• **EXCERPT TO READ**
Hi Fred,
I would take this opportunity to ask the reliability guru about bathtub curve for hardware reliability. I am running 27 units for life test for a million cycles around 555 hours. I have one failure at 300,000 cycles, and the rest of the units are running fine. Would this be classified as an early life failure? Also, how do I make a determination of when the early life failure time interval ends and constant failure rate starts in this example based on failure rate of remaining units? Thanks.
–and my response —
You have two next steps. Continue to run the testing till you have more failures and plot the results. The units that have not failed are censored, yet you do need enough failures to determine the slope and distribution fit (at least five).
Second, determine the root cause of the failures. If it is a wear out mechanism, like solder fatigue, then it’s pretty safe to say it’s wear out. IF it’s a poorly assembled unit, you may lean toward early life failure.
In the best case, you’ll experience the same failure mechanism for each failure. This permits you to use published literature about the failure mechanism to confidently fit a life model to your data. If each failure is different, then modeling at the system level and using only an empirical or non-parametric fit may provide some information about the expected performance, yet it will be difficult to assign an acceleration factor to the results.
Keep in mind that there are many ways a product can fail and they do not arrange themselves into convenient groups. In a life test, you most likely have a specific stress that is being applied that will excite the acceleration of only a subset of possible failure mechanisms.

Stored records
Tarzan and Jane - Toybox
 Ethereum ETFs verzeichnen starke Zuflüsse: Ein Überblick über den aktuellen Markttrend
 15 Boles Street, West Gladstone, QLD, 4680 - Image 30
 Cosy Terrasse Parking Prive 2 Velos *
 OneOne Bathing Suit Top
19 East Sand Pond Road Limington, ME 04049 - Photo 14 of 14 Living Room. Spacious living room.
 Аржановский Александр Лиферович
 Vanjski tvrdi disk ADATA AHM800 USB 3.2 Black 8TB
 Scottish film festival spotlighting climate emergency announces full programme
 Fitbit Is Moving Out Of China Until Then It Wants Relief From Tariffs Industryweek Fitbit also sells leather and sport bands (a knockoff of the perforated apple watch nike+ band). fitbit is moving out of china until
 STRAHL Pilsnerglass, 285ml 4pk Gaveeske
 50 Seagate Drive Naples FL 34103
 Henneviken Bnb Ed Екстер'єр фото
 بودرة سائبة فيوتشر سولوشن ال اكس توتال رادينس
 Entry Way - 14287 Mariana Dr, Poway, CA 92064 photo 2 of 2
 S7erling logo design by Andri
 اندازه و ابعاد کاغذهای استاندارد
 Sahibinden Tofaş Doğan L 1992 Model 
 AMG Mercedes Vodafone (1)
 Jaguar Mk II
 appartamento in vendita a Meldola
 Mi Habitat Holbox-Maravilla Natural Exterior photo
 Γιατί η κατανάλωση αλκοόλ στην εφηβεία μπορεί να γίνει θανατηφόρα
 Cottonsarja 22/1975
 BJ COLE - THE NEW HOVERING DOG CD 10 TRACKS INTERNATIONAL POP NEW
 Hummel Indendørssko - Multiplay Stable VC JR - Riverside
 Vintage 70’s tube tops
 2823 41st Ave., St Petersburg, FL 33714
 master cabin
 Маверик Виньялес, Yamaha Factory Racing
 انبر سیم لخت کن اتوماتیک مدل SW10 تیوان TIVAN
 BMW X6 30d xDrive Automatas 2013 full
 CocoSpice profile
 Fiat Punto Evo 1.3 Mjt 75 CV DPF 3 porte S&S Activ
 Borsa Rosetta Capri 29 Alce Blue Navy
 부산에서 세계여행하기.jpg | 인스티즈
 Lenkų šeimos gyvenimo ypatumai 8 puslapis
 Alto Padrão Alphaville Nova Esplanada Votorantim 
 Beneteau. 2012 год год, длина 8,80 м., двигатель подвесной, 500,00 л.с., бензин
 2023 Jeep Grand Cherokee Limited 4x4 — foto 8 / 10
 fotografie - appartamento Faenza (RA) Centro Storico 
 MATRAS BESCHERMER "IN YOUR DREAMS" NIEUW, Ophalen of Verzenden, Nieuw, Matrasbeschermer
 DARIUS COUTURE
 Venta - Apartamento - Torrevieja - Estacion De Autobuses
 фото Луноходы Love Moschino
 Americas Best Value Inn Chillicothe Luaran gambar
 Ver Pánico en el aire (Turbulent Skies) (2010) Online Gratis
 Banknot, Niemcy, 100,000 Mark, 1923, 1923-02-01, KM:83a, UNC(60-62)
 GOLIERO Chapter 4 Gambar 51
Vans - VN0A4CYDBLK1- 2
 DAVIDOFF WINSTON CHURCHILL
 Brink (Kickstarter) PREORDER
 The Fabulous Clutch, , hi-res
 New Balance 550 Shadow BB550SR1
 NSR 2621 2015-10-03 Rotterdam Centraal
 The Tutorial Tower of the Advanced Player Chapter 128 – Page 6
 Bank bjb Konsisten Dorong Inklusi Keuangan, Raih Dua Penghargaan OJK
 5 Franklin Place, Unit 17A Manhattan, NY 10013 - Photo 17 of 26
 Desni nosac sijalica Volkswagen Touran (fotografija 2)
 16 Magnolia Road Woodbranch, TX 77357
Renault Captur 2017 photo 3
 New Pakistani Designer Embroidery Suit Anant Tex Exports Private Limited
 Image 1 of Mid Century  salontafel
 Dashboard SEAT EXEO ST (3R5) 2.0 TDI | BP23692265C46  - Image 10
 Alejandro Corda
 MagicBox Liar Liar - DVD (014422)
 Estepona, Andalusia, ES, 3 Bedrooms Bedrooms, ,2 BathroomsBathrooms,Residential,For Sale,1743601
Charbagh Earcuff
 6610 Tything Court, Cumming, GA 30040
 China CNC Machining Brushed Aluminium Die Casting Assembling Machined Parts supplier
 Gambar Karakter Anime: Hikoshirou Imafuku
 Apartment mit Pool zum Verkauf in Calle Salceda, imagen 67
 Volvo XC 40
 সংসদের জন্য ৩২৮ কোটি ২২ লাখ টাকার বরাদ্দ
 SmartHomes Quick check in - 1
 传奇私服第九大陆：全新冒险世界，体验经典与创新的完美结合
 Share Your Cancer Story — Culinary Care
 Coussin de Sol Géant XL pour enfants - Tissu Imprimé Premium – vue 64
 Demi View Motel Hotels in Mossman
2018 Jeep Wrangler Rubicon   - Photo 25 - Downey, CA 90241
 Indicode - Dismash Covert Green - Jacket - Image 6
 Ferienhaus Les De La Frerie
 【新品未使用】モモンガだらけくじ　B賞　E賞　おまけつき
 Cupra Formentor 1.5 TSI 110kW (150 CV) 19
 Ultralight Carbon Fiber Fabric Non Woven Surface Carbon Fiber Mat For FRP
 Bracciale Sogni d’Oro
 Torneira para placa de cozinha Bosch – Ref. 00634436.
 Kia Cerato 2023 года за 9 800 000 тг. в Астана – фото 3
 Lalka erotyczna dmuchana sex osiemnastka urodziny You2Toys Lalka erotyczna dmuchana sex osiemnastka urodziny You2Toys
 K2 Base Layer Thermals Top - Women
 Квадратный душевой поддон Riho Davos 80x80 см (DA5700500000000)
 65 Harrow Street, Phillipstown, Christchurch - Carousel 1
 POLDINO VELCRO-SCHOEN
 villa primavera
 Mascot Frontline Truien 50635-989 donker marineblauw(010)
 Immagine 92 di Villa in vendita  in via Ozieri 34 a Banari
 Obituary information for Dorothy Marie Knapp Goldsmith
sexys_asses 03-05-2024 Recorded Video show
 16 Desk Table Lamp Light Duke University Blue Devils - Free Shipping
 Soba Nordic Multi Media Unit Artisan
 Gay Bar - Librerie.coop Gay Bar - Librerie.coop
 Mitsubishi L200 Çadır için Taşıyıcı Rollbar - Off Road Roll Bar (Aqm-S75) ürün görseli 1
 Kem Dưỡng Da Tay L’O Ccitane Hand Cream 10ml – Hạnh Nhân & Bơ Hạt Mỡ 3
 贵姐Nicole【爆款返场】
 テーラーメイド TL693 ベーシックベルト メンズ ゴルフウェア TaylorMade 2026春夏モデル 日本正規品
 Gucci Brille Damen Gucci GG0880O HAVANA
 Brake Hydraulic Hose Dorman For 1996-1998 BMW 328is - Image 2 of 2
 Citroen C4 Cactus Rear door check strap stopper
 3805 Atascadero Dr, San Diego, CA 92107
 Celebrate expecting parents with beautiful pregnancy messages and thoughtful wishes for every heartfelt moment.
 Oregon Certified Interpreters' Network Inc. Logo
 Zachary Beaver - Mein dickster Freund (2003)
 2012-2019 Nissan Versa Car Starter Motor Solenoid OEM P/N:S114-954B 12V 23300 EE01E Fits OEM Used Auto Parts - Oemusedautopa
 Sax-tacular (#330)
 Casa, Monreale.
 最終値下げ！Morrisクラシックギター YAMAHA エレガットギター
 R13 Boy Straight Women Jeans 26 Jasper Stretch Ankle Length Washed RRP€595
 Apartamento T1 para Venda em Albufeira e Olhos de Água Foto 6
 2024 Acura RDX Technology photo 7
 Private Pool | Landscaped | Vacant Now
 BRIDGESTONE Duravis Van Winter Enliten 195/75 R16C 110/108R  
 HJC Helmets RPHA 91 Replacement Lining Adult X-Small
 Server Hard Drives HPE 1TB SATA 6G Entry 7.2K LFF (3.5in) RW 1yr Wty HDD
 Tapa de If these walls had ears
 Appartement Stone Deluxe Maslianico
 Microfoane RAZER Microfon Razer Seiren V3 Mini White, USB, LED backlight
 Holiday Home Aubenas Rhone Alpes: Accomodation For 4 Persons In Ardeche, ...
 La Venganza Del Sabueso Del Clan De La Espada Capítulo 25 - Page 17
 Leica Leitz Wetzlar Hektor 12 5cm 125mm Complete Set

• **EXERCISE DIRECTIONS**
Please quote the bathtub curve exchange in full, word for word. Rely only on the bathtub curve exchange and not on the data.

• **RESPONSE**
Hi Fred,
I would take this opportunity to ask the reliability guru about bathtub curve for hardware reliability. I am running 27 units for life test for a million cycles around 555 hours. I have one failure at 300,000 cycles, and the rest of the units are running fine. Would this be classified as an early life failure? Also, how do I make a determination of when the early life failure time interval ends and constant failure rate starts in this example based on failure rate of remaining units? Thanks.
–and my response —
You have two next steps. Continue to run the testing till you have more failures and plot the results. The units that have not failed are censored, yet you do need enough failures to determine the slope and distribution fit (at least five).
Second, determine the root cause of the failures. If it is a wear out mechanism, like solder fatigue, then it’s pretty safe to say it’s wear out. IF it’s a poorly assembled unit, you may lean toward early life failure.
In the best case, you’ll experience the same failure mechanism for each failure. This permits you to use published literature about the failure mechanism to confidently fit a life model to your data. If each failure is different, then modeling at the system level and using only an empirical or non-parametric fit may provide some information about the expected performance, yet it will be difficult to assign an acceleration factor to the results.
Keep in mind that there are many ways a product can fail and they do not arrange themselves into convenient groups. In a life test, you most likely have a specific stress that is being applied that will excite the acceleration of only a subset of possible failure mechanisms.